### WHAT TO DO
Below is a listing. Return the lines from the one that contains "Used Right headlight" to the one that contains "Apartmán Pražírna Drahonice - Oltyně Tábor", both ends included, verbatim and with no pictures.

### EXERCISE MATERIALS
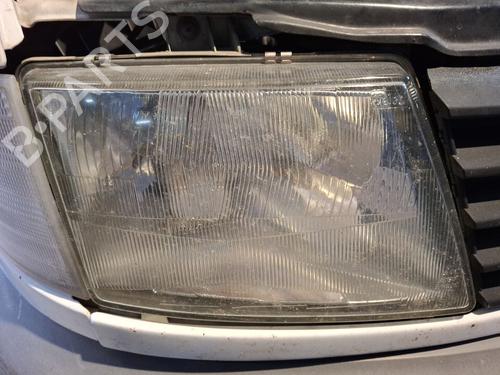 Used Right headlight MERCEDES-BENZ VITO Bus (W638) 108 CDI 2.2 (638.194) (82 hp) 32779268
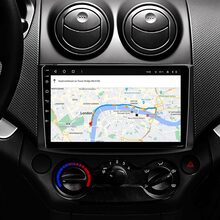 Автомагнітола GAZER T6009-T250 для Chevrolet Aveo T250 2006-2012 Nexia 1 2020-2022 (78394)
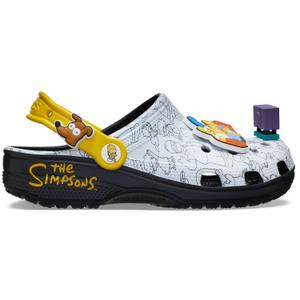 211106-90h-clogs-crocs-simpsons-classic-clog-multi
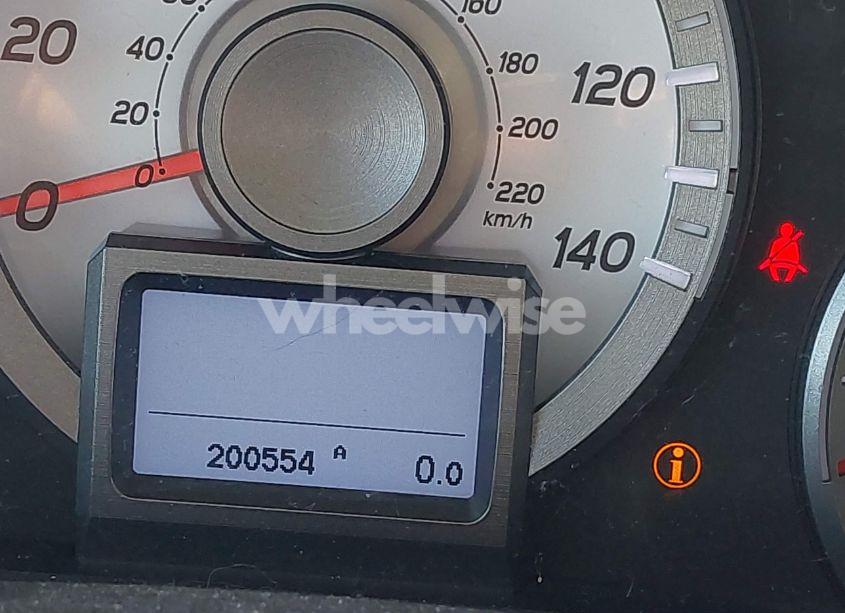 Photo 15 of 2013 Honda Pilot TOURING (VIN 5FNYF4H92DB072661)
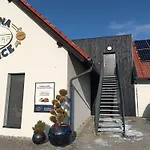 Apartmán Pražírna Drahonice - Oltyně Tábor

---

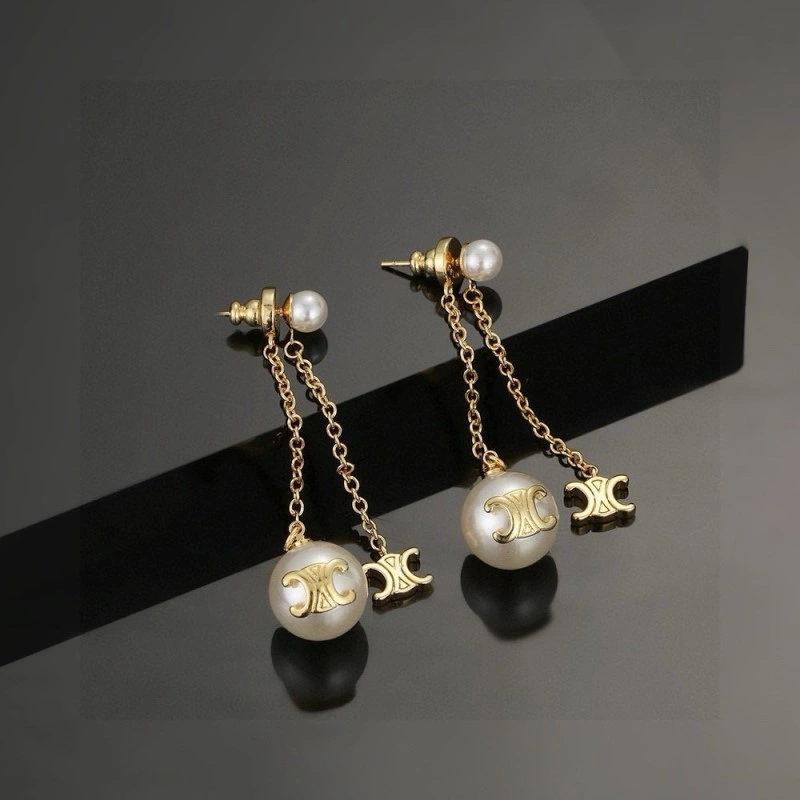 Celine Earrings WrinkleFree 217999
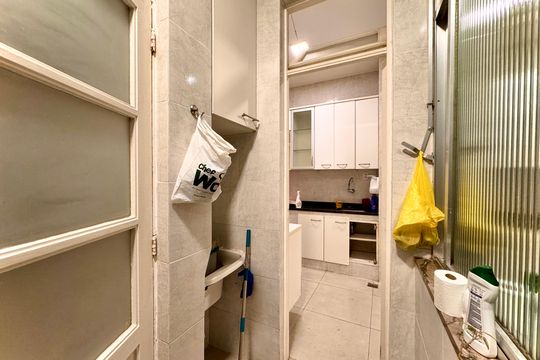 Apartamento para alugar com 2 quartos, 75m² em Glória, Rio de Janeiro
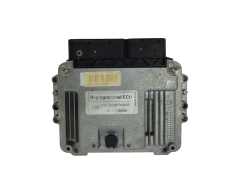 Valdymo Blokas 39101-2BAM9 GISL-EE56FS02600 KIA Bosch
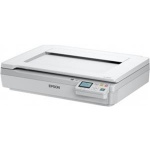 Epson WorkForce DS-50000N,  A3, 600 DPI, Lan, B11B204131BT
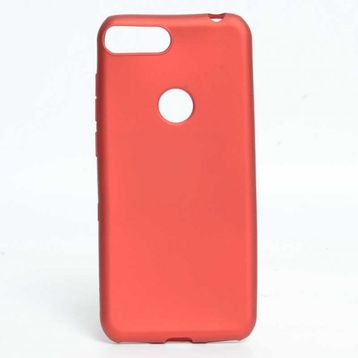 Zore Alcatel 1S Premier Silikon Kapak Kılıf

### TASK OUTPUT
 Used Right headlight MERCEDES-BENZ VITO Bus (W638) 108 CDI 2.2 (638.194) (82 hp) 32779268
 Автомагнітола GAZER T6009-T250 для Chevrolet Aveo T250 2006-2012 Nexia 1 2020-2022 (78394)
 211106-90h-clogs-crocs-simpsons-classic-clog-multi
 Photo 15 of 2013 Honda Pilot TOURING (VIN 5FNYF4H92DB072661)
 Apartmán Pražírna Drahonice - Oltyně Tábor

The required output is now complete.